最近の衛星画像で、朝鮮民主主義人民共和国(北朝鮮)政府は、政治囚収容所とその周囲の居住地との境界をあいまいにしていることがわかった。アムネスティ・インターナショナルは、人道に対する罪など同国での重大で組織的な人権侵害を独自に調査する委員会の設置を国連加盟国に繰り返し要求してきた。

アムネスティ米国支部は、平安南道のケチョンにある第14収容所の隣接地に、新たに政治囚収容所、いわゆる管理所を建設している可能性があるという情報を入手した。そこで、その地域の衛星画像の分析を画像分析会社デジタルグローブに依頼した。

分析の結果、2006年から2013年2月の間、同国は平壌から北北東70㎞にあるチョマボン渓谷周辺20㎞の地帯に、住民、検問所、多数の監視塔らしき建物の存在が明らかになった。また、拡大する採掘事業に対応するためらしい労働者用住居のような建物が建設中であることもわかった。

この動きは、第14収容所に隣接した地域住民の移動の管理を強化していることを示す。このようにして、地域住民と政治囚収容所の人びととの区別をあいまいにしているのである。周辺の住民には、現在の状況および峡谷と住民に対する国の今後の施策に対して不安が持ち上がっている。

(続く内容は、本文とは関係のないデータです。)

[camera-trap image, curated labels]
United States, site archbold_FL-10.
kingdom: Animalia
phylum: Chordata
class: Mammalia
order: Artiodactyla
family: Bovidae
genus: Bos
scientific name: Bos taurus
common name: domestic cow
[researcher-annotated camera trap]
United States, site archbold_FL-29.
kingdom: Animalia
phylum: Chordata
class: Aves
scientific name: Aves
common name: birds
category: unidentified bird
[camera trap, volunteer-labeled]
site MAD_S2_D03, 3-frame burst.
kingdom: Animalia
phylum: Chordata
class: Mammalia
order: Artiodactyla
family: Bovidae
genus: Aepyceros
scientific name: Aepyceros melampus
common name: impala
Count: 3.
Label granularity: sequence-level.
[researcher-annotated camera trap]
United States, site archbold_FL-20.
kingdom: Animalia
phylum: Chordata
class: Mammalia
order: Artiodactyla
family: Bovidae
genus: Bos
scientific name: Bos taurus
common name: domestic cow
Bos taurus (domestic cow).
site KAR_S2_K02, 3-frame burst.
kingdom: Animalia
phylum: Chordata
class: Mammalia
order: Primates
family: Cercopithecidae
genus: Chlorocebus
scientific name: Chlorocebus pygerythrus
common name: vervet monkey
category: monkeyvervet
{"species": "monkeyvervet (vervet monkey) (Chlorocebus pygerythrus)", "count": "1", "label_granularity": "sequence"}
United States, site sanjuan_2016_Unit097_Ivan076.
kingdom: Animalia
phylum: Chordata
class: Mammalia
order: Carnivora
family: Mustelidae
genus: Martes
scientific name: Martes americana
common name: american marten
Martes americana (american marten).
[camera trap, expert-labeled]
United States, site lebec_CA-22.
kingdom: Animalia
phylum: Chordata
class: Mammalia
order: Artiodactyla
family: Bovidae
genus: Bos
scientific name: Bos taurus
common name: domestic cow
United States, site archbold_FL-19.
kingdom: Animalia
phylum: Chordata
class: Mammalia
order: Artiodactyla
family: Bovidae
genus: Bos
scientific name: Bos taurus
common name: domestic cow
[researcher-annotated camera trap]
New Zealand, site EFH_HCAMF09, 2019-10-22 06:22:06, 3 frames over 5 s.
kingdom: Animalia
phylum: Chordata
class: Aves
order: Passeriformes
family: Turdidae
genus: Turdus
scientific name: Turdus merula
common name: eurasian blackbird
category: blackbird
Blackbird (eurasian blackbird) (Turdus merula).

アムネスティは、収容所の新設や拡張は予測していた。今回分かったことは、ある意味でもっと気がかりである。第14収容所の本来の境界らしき線の外側に、検問所と監視塔を設けることは、政治囚収容所の人びとと近隣の一般市民とを混在させてしまう。
政治囚収容所には、子どもを含め何十万の人びとが拘束されている。そこで彼らは、労働を強要され、懲罰として食料を奪われ、拷問など残酷で非人間的な扱いを受けるなどの人権侵害を受けている。多くの被収容者は、何ら罪を犯しておらず、政権に対してよく思っていない人びとと関わっただけである。

第14収容所周辺の警備と管理の強化は、移動の自由を日常的に抑圧・制限している同国では、不思議なことではない。最新の画像は、金正恩(キム・ジョンウン)総書記の下で続く重大で組織的な人権侵害を調査するために、しっかりした独自の調査委員会の設置が、いかに必要かということを示している。

アムネスティは、同国に対して、人権監視員が第14収容所とチョマボン渓谷に自由に立ち入りができるようにすること、またヨドク第15収容所やケチョン第14収容所の存在を公式に認めるよう要求している。

2011年、アムネスティは、5万人の男女や子どもたちが収容されているという悪評高いヨドク政治囚収容所がさらに拡張されていることを示す衛星画像の分析を発表した。ヨドクの元被収容者によると、囚人たちは奴隷のような状況で労働を強いられ、しばしば拷問や虐待を受けている。この動かしがたい証言にもかかわらず、政府は収容所の存在を否定し続けている。

アムネスティは、国連人権理事会の第22会期の参加国に対して、国連が「特異な国」とする同国における劣悪な環境と人権状況全般を、政治囚収容所だけでなくそれ以外の面でも、独自に調査する委員会の設置決議を採択するよう再度要請する。